Une nuée de parapluies, K-Way et autres pèlerines multicolores se déploient devant une tente qui accueille le quartet d'Erik Truffaz alors que le reste des spectateurs se masse sous les différents abris entourant la petite scène. Mercredi soir à Sion, dans les jardins de la Préfecture à l'anglaise nichés au coeur de la ville à l'enseigne du Palp Festival, la pluie abondante a d'abord raison de l'installation électrique qui coupe la chique du trompettiste et ses musiciens.
Malgré ce faux départ qui gâche le plaisir du premier concert post-confinement du quartet que forme Truffaz avec Marcello Giuliani (basse), Benoît Corboz (claviers) et Arthur Hnatek (batterie), la formation fait abstraction du couac et s'épanouit rapidement en déployant ses atmosphères mystiques ou pop de "Lune Rouge", un 19e album paru en octobre dernier où le jazz se frotte encore à l'électronique, au hip-hop, au dubstep ou à des motifs orientaux.
Un jazzman pop
En décoration de scène, des découpes de pavillons cuivrés de trompettes ou de cymbales tenus par des néons filandreux jaunes évoquent la dimension cosmologique des nouvelles compositions de Truffaz, imaginées par le jeune batteur genevois de 30 ans Arthur Hnatek.
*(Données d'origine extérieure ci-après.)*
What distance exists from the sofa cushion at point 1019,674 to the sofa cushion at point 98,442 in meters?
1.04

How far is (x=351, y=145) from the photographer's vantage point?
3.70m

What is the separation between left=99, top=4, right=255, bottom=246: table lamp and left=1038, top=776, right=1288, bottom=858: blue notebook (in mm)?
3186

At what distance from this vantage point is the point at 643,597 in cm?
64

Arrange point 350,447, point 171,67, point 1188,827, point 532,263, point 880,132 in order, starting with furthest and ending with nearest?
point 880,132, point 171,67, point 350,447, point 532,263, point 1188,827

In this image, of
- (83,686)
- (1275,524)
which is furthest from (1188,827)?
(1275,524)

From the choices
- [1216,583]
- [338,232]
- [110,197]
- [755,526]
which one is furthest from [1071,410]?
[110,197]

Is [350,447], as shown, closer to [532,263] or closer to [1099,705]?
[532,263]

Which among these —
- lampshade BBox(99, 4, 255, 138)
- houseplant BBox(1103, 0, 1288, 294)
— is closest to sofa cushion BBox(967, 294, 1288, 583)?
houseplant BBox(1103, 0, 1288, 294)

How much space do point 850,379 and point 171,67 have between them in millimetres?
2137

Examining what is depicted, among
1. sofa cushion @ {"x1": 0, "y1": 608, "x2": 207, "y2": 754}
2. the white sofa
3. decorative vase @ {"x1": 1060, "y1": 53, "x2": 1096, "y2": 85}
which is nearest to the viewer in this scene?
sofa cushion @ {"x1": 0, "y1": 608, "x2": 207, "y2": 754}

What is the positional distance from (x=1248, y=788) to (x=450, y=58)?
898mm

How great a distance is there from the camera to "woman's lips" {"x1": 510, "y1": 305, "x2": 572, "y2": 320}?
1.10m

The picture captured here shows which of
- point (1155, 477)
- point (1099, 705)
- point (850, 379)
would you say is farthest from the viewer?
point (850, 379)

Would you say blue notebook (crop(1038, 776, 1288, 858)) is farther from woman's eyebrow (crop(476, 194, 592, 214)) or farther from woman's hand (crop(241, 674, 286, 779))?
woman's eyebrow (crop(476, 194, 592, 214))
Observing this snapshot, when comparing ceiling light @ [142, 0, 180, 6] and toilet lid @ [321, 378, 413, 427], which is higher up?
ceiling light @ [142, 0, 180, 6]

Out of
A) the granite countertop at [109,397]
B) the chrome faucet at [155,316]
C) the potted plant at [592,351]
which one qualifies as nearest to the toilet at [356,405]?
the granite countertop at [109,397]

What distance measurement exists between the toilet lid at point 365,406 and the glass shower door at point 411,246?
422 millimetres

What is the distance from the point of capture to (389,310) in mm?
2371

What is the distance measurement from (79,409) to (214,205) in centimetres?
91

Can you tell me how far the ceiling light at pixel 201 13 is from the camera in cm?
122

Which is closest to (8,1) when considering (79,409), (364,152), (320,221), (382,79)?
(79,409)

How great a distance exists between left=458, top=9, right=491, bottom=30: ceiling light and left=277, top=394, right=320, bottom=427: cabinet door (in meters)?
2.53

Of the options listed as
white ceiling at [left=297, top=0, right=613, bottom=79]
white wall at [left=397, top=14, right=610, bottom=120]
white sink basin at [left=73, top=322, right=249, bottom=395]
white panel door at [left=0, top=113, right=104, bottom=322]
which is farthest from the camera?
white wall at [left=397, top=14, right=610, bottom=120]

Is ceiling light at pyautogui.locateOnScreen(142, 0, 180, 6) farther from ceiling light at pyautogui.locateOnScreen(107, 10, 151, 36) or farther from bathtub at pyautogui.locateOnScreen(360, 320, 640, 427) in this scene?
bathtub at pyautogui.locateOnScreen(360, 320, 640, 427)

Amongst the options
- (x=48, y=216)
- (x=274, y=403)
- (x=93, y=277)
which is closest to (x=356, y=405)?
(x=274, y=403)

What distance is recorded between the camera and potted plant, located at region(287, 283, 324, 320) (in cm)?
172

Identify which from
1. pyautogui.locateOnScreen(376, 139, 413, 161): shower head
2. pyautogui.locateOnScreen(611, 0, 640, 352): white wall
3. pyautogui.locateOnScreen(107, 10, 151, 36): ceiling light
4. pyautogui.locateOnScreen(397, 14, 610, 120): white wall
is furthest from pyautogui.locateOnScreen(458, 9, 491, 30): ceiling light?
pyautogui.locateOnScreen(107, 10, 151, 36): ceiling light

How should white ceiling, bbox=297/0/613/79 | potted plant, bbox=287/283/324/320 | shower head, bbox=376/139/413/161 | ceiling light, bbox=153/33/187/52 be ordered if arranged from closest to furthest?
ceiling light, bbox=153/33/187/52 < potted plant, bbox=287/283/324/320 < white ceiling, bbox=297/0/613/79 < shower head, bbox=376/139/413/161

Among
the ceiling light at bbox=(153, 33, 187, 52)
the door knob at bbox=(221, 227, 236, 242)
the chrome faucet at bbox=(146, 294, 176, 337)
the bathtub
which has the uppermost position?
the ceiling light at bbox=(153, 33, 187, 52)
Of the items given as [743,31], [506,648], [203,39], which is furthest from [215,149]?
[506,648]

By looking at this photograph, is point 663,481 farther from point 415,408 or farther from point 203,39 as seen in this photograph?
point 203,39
Sans qui rien ne serrait arrivé, se plaît d'ailleurs à rappeler le souffleur durant le concert qui ne durera finalement qu'une heure et quinze minutes au lieu de une heure quarante-cinq initialement rêvé en raison du mauvais alignement des astres ce soir-là.
Dense et exclamatif, délié et suspendu, le répertoire du jazzman le plus pop semble constamment baigné d'une lumière ocre et d'une limpidité à toute épreuve malgré les forces telluriques qui traversent les compositions aux sons sans cesse transformés par des effets électroniques.
En creusant encore les mêmes sillons hybrides et frottements stylistiques, à l'ombre de l'acid jazz ou de Miles Davis, Truffaz parvient à en dégager de splendides clairs-obscurs avec une bonne dose de synthétiseurs inédits et de groove imparable.